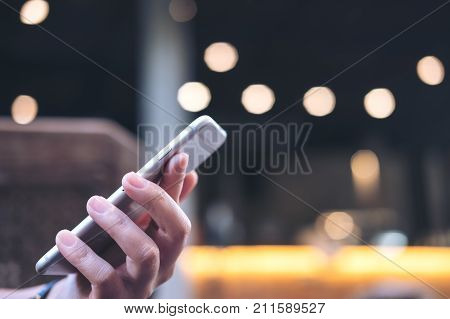 Closeup image of a woman's hand holding and using smart phone in modern cafe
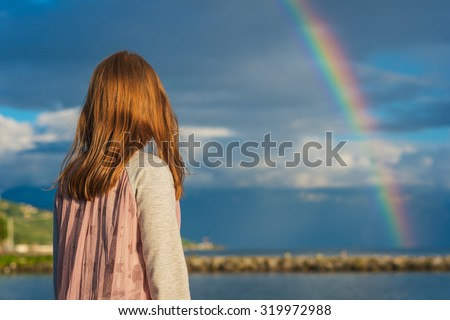 Outdoor portrait of a cute little girl watching the rainbow, back view - stock photo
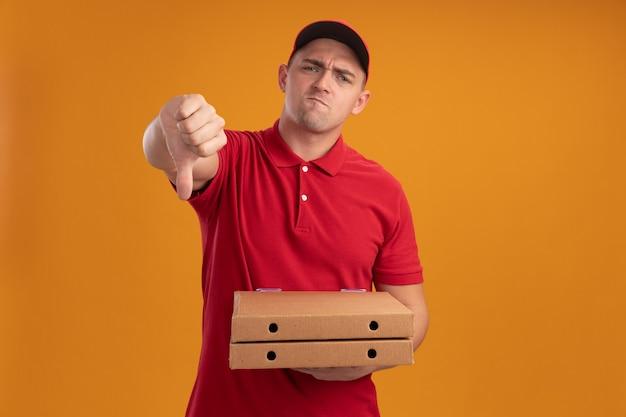 Onaangename jonge bezorger die uniform met pet draagt die pizzadozen houdt die duim omlaag tonen geïsoleerd op oranje muur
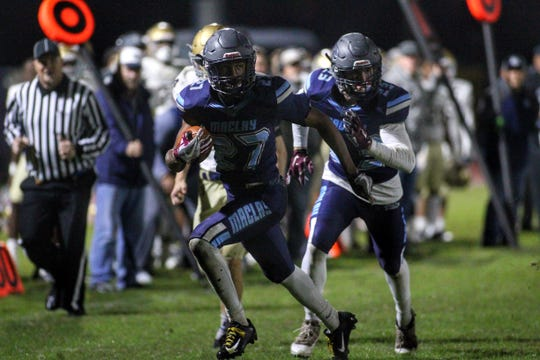 Maclay's Robert Parker-Crawford takes off on a reverse as Maclay fell 47-21 to University Christian during a Region 1-2A semifinal on Friday, Nov. 16, 2018.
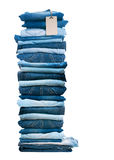 Pile of blue jeans isolated on white. Stock Image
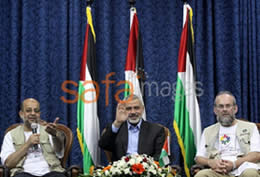 Ismail Haniya, head of the de facto Hamas administration, with the two activists of the Miles of Smiles 4 convoy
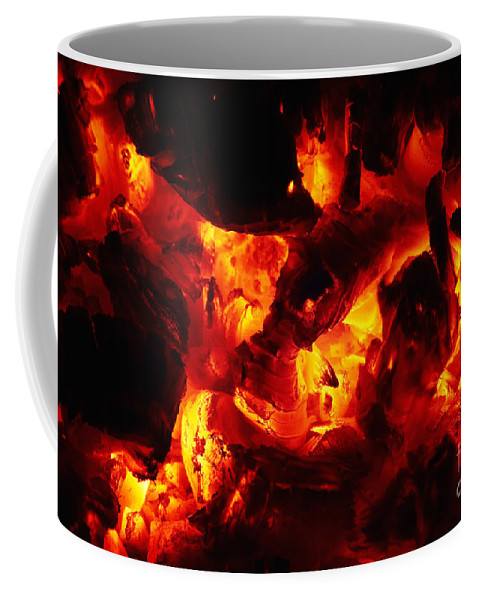 Glowing Coffee Mug featuring the photograph Glowing Ashes by Michal Boubin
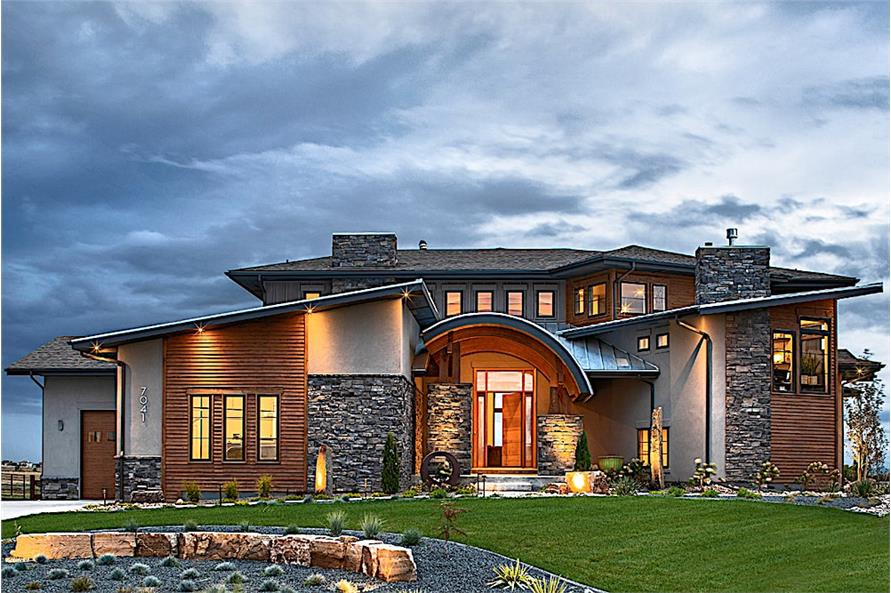 Contemporary style home with asymmetrical facade, multi-level roof, and stone-stucco-wood exterior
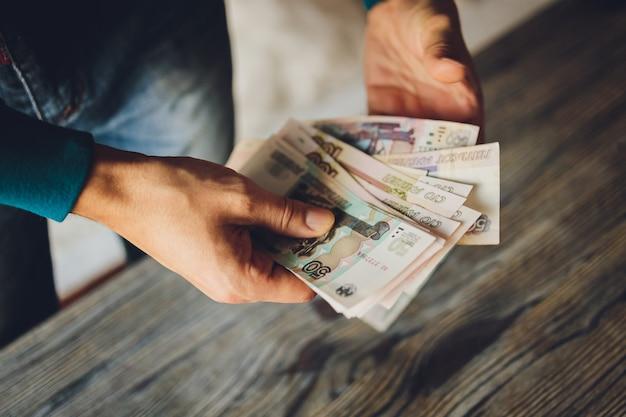 Российские рубли в руке вентилятора. мужская рука держит многие российские банкноты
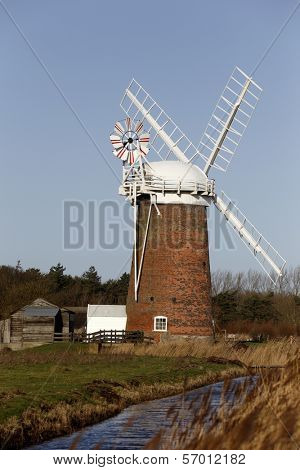 Horsey Wind Pump, or Horsey Mill as it is also known, an old drainage pump on reclaimed land in Norfolk, on the East Coast of England. The old wind pumps have been replaced with diesel pumps.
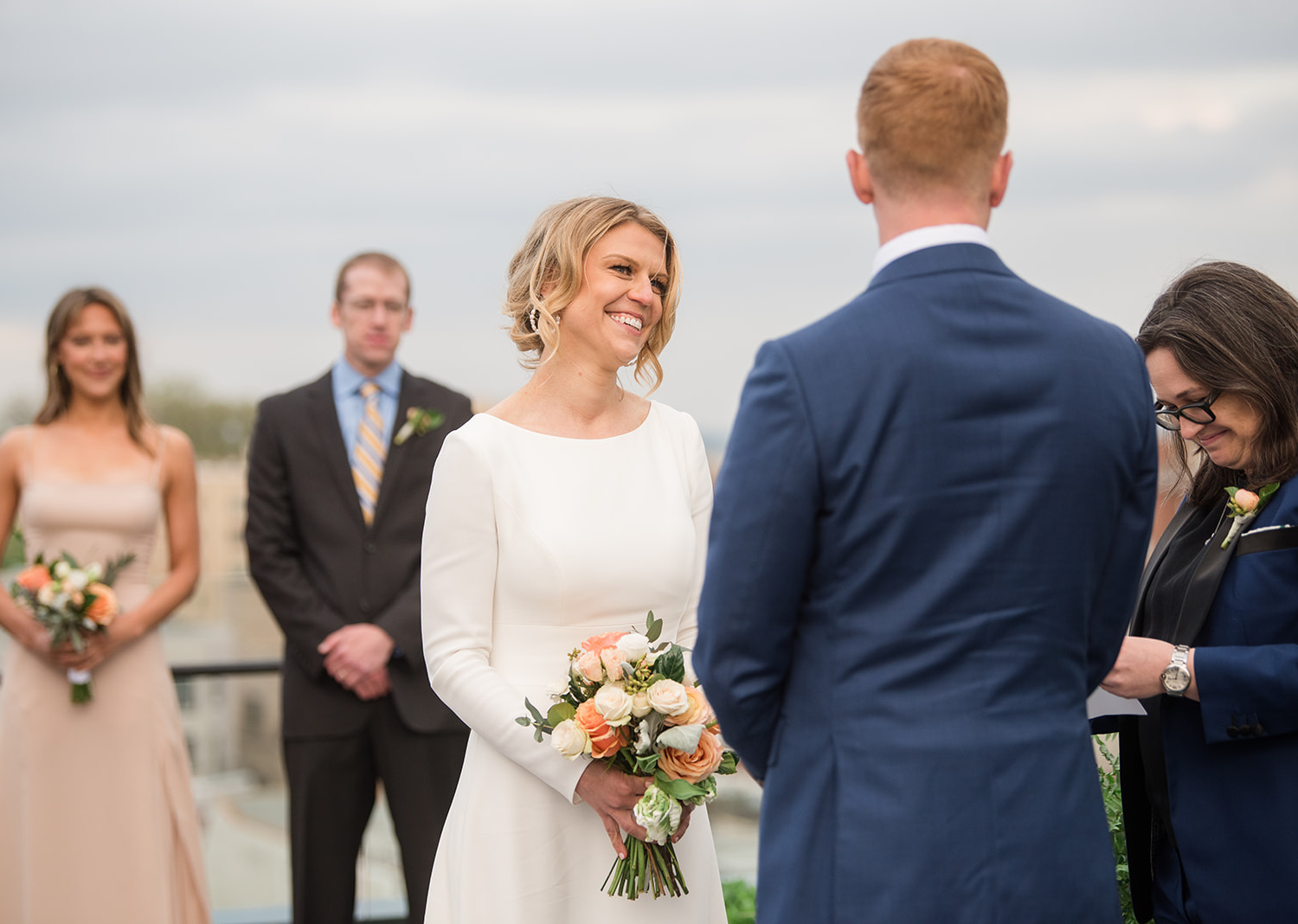 bride and groom smiling as they listen to their wedding talk on the rooftop of the line hotel in Washington
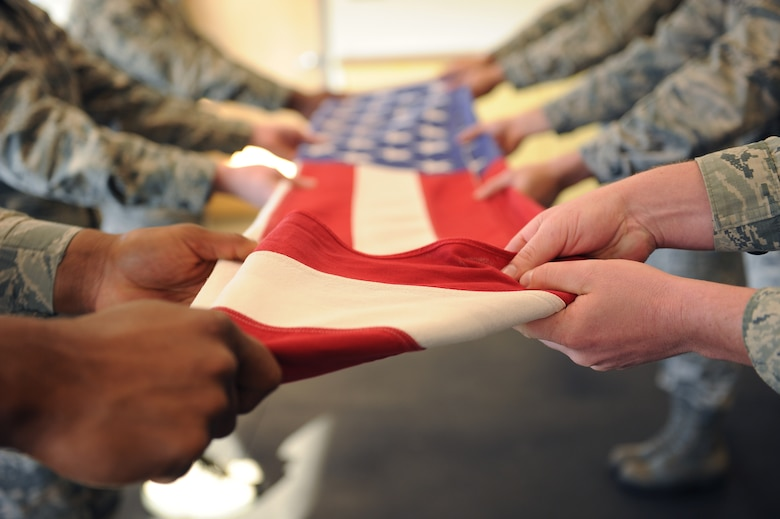 U.S. Airmen from the base honor guard practice folding an American flag at Davis-Monthan Air Force Base, Ariz., Feb 18, 2016. The team practices seven to eight hours a day to perfect their skills. (U.S. Air Force photo by Senior Airman Cheyenne A. Powers/ Released)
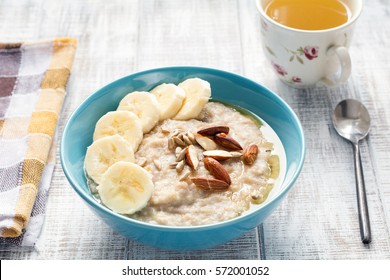 Oatmeal porridge bowl with banana, sliced almonds, sunflower seeds and honey. Healthy nutritious breakfast with cup of green tea
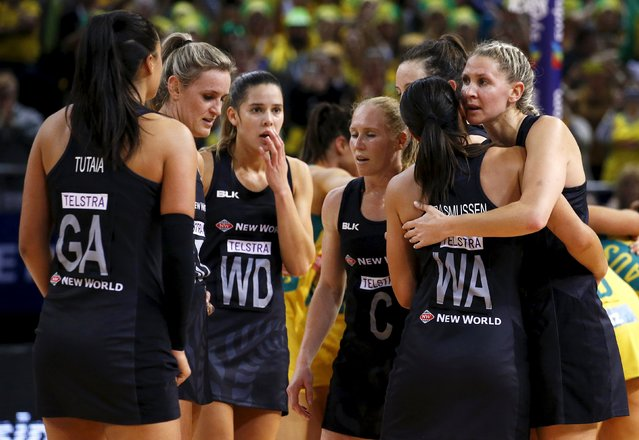 Members of the New Zealand team react after losing the Netball World Cup final game against Australia in Sydney, Australia, August 16, 2015. (Photo by David Gray/Reuters)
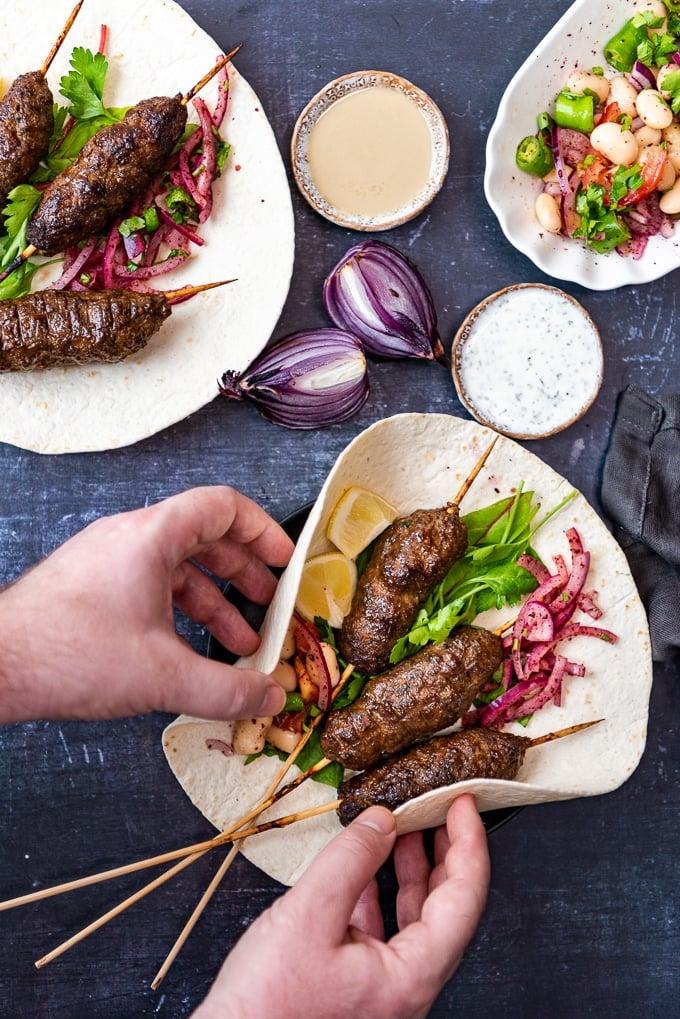Holding kofta skewers on lavash with onions and salad.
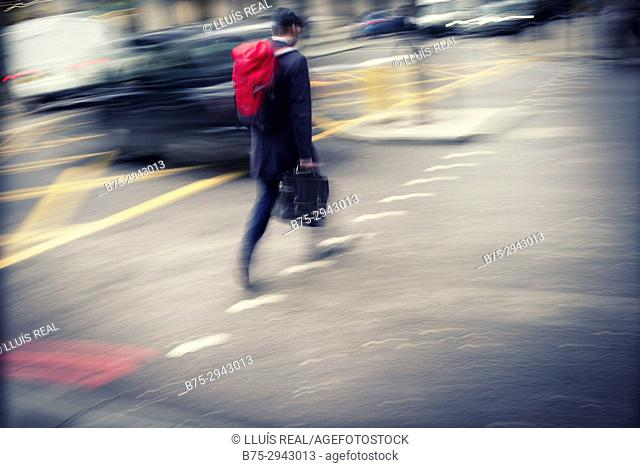 Unrecognizable man crossing the street among traffic. London, England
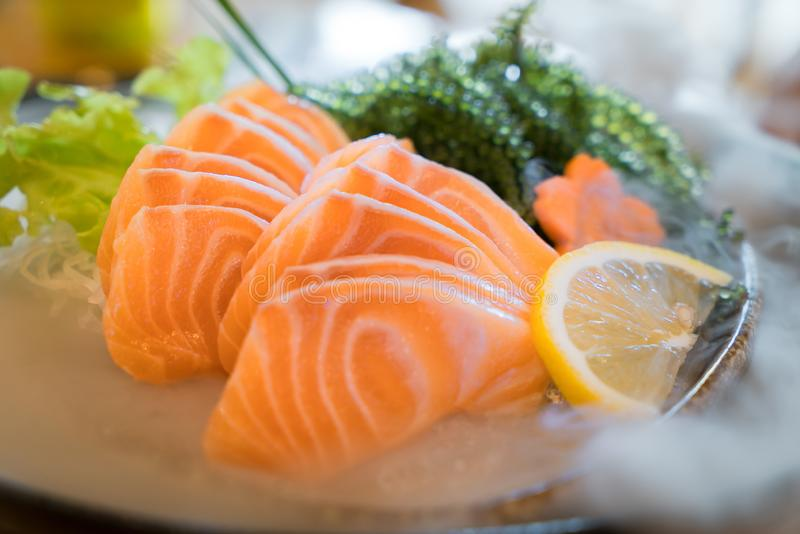 Raw salmon slice or salmon sashimi in Japanese style fresh serve. On ice in bowl stock image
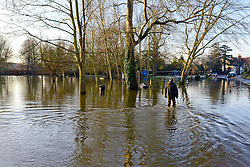 © Licensed to London News Pictures. 12/01/2014. Wraysbury, UK. A man uses a stick to walk through the floodwater. Flooding in Wraysbury, Berkshire today 12th January 2014.  Flooding and property damage is expected to continue along the River Thames.  Large areas of Britain are experiencing flooding after wet weather. Photo credit : Stephen Simpson/LNP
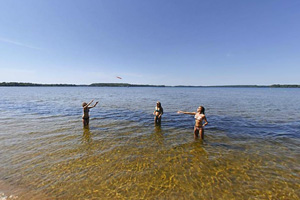 Photo of visitors playing Frisbee in the park's swimming area.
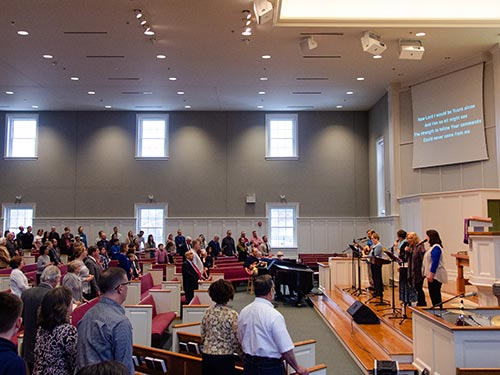 Musicians leading congregation in singing
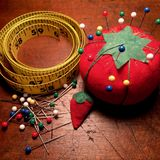 Vintage pin cushion and tape measure Stock Photo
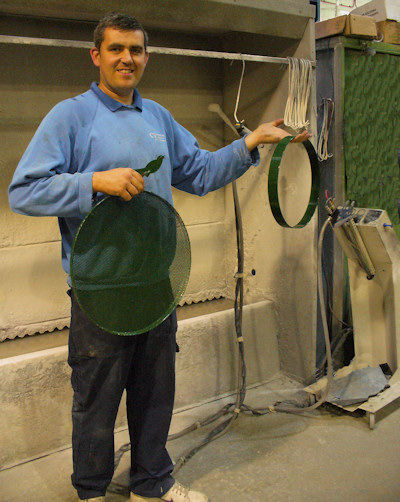 Keith with a bird, bird table and hoop he has powder coated for us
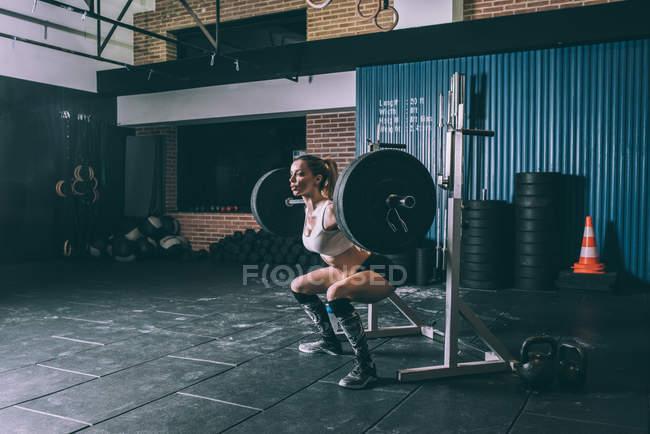 Fit femme blonde accroupie avec barre de poids dans la salle de gym — Photo de stock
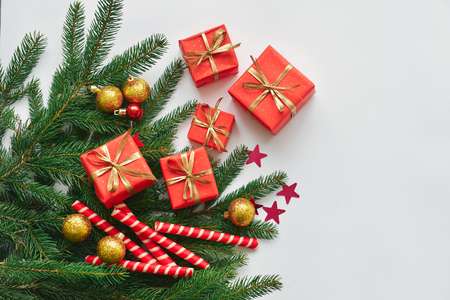 christmas composition, spruce branches to gifts in red boxes, christmas decor Stock Photo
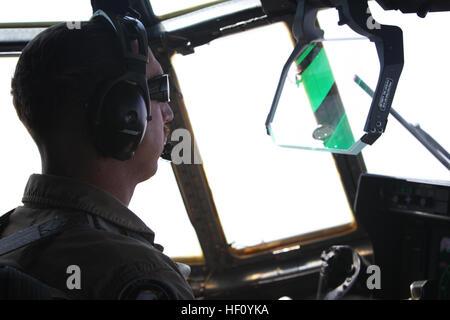 U.S. Marine Corps Capt. John Brampton, KC-130J pilot, with Marine Aerial Refueler Transport Squadron 352 (VMGR-352), - Stock Photo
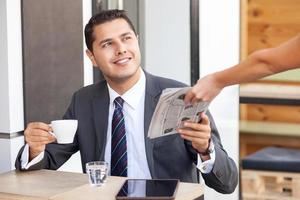 Attractive young businessman is resting in cafeteria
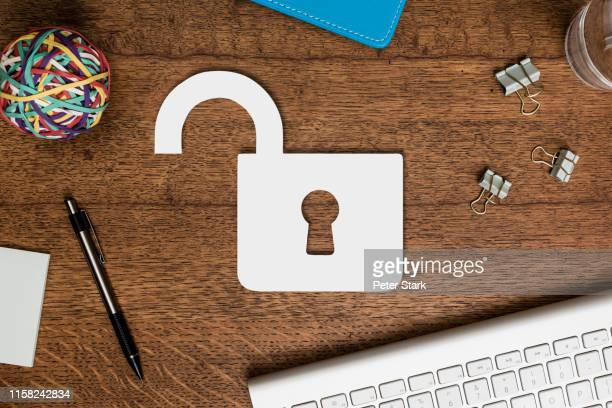 view from above paper padlock on wooden desk - vulnerability stock pictures, royalty-free photos & images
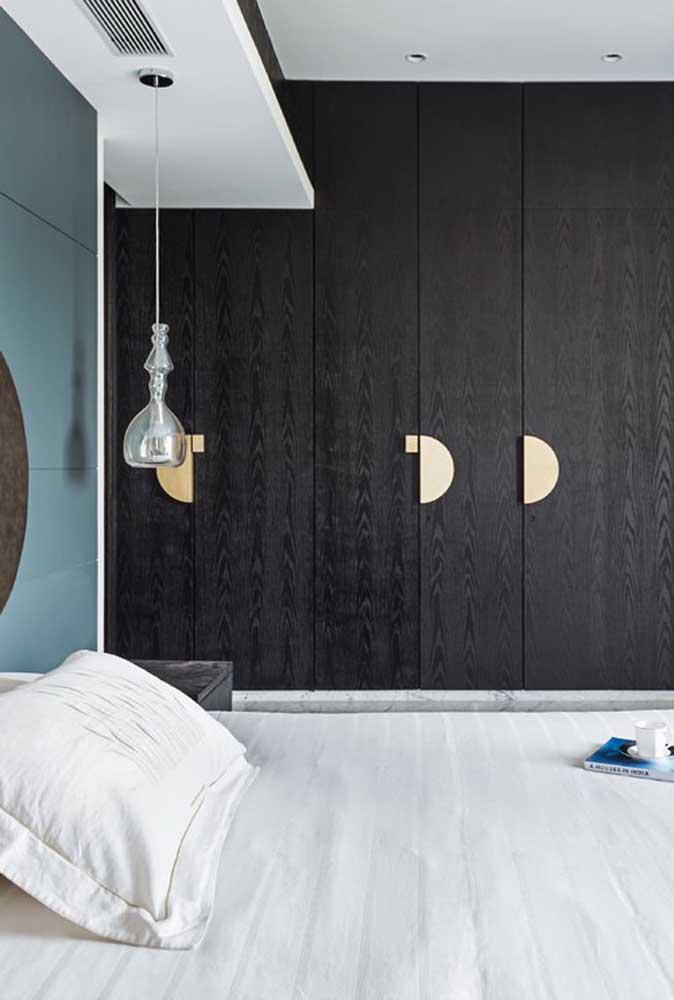 Ao invés de usar a parede na cor preta, aposte no armário que preenche o quarto todo.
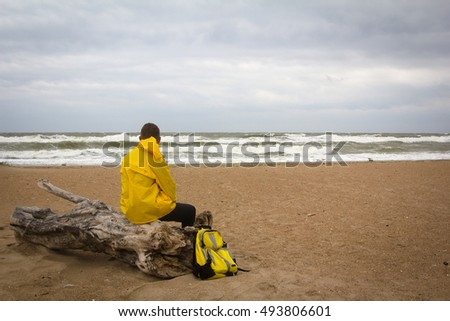 Men in yellow raincoat on the beach looking at storm.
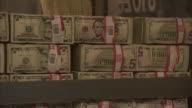 MS ZO Forklift carrying stacks of five dollar bills in bundles of $500 into vault / Kansas City, Kansas, United States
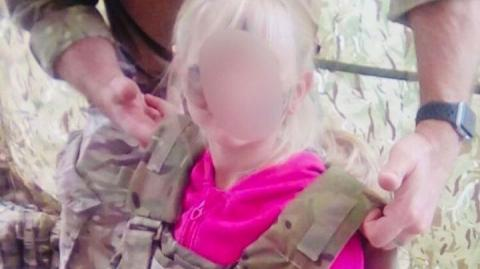 Small child with military body armour being placed on her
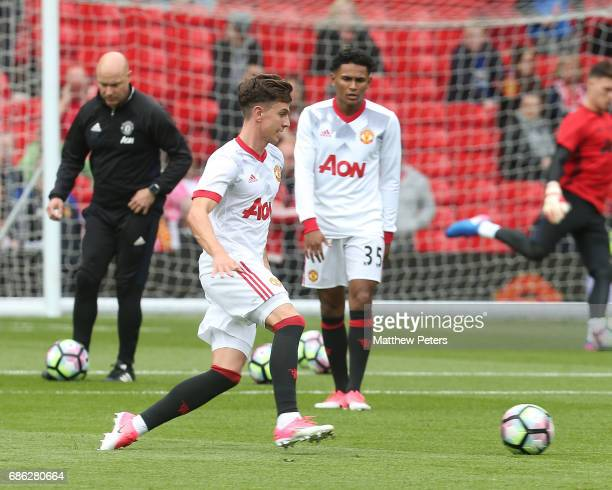 Josh Harrop of Manchester United warms up ahead of the Premier League match between Manchester United and Crystal Palace at Old Trafford on May 21...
- - - - - - -
Among the entries above, take the line with "Ao invés de", the line with "MS ZO Forklift", and all the lines between them, and restate them word for word without pictures.

 Ao invés de usar a parede na cor preta, aposte no armário que preenche o quarto todo.
 Men in yellow raincoat on the beach looking at storm.
 MS ZO Forklift carrying stacks of five dollar bills in bundles of $500 into vault / Kansas City, Kansas, United States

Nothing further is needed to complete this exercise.